### [Source records]
______
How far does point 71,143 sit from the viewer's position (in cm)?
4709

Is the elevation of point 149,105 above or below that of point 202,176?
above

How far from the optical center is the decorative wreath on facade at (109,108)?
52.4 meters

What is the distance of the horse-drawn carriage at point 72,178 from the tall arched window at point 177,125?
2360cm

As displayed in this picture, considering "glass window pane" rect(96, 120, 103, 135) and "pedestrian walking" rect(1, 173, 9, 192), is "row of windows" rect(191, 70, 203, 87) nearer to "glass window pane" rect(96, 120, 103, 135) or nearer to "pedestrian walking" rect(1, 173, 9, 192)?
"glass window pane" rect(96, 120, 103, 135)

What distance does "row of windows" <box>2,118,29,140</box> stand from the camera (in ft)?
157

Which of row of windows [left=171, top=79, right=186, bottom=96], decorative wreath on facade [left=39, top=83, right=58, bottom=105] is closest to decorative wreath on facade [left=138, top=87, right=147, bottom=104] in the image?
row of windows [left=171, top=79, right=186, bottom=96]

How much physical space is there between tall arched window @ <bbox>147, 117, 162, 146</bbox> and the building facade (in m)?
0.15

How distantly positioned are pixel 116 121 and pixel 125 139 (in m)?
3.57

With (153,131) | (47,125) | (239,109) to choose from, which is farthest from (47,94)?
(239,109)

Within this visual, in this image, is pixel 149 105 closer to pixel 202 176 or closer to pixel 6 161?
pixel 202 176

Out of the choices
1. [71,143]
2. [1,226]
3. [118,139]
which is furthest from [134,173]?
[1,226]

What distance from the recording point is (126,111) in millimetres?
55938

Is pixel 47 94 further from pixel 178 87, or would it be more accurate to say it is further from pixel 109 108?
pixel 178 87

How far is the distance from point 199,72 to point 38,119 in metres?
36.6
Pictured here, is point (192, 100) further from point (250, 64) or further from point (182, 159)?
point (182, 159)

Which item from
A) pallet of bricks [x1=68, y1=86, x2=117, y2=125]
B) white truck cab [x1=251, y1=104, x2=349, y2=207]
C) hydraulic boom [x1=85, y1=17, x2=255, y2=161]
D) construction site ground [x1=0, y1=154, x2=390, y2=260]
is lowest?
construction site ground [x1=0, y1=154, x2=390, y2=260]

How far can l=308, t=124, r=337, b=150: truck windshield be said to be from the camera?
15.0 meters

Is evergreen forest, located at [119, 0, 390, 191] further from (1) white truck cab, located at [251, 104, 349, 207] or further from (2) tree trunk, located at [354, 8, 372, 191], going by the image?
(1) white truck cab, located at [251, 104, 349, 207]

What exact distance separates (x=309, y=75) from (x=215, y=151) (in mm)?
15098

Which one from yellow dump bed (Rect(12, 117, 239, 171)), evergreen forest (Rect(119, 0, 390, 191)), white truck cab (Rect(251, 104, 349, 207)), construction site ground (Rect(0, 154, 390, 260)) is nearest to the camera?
______
### [Your goal]
Each entry above is to be set down again in exactly the same words.

### [Exercise result]
How far does point 71,143 sit from the viewer's position (in cm)?
4709

Is the elevation of point 149,105 above or below that of point 202,176?
above

How far from the optical center is the decorative wreath on facade at (109,108)?
52.4 meters

What is the distance of the horse-drawn carriage at point 72,178 from the tall arched window at point 177,125?
2360cm

As displayed in this picture, considering "glass window pane" rect(96, 120, 103, 135) and "pedestrian walking" rect(1, 173, 9, 192), is "row of windows" rect(191, 70, 203, 87) nearer to "glass window pane" rect(96, 120, 103, 135) or nearer to "pedestrian walking" rect(1, 173, 9, 192)?
"glass window pane" rect(96, 120, 103, 135)

What distance does "row of windows" <box>2,118,29,140</box> stand from the camera (in ft)?
157

Which of row of windows [left=171, top=79, right=186, bottom=96], decorative wreath on facade [left=39, top=83, right=58, bottom=105] is closest to decorative wreath on facade [left=138, top=87, right=147, bottom=104] in the image?
row of windows [left=171, top=79, right=186, bottom=96]

How much physical space is there between tall arched window @ <bbox>147, 117, 162, 146</bbox> and the building facade (in m)?
0.15

How distantly positioned are pixel 116 121 and pixel 125 139 (in m)?
3.57

With (153,131) | (47,125) | (239,109) to choose from, which is farthest from (47,94)?
(239,109)

Within this visual, in this image, is pixel 149 105 closer to pixel 202 176 or closer to pixel 6 161?
pixel 202 176

Out of the choices
1. [71,143]
2. [1,226]
3. [118,139]
which is furthest from [134,173]?
[1,226]

What distance from the recording point is (126,111) in millimetres?
55938

Is pixel 47 94 further from pixel 178 87, or would it be more accurate to say it is further from pixel 109 108?
pixel 178 87

How far is the distance from point 199,72 to point 38,119 in metres?
36.6
Pictured here, is point (192, 100) further from point (250, 64) or further from point (182, 159)?
point (182, 159)

Which item from
A) pallet of bricks [x1=68, y1=86, x2=117, y2=125]
B) white truck cab [x1=251, y1=104, x2=349, y2=207]
C) hydraulic boom [x1=85, y1=17, x2=255, y2=161]
D) construction site ground [x1=0, y1=154, x2=390, y2=260]
is lowest?
construction site ground [x1=0, y1=154, x2=390, y2=260]

How far can l=308, t=124, r=337, b=150: truck windshield be said to be from the camera?
15.0 meters

Is evergreen forest, located at [119, 0, 390, 191] further from (1) white truck cab, located at [251, 104, 349, 207] or further from (2) tree trunk, located at [354, 8, 372, 191], going by the image?
(1) white truck cab, located at [251, 104, 349, 207]

What exact distance separates (x=309, y=75) from (x=215, y=151) (in mm)?
15098

Which one from yellow dump bed (Rect(12, 117, 239, 171)), evergreen forest (Rect(119, 0, 390, 191)), white truck cab (Rect(251, 104, 349, 207)), construction site ground (Rect(0, 154, 390, 260)) is nearest to the camera?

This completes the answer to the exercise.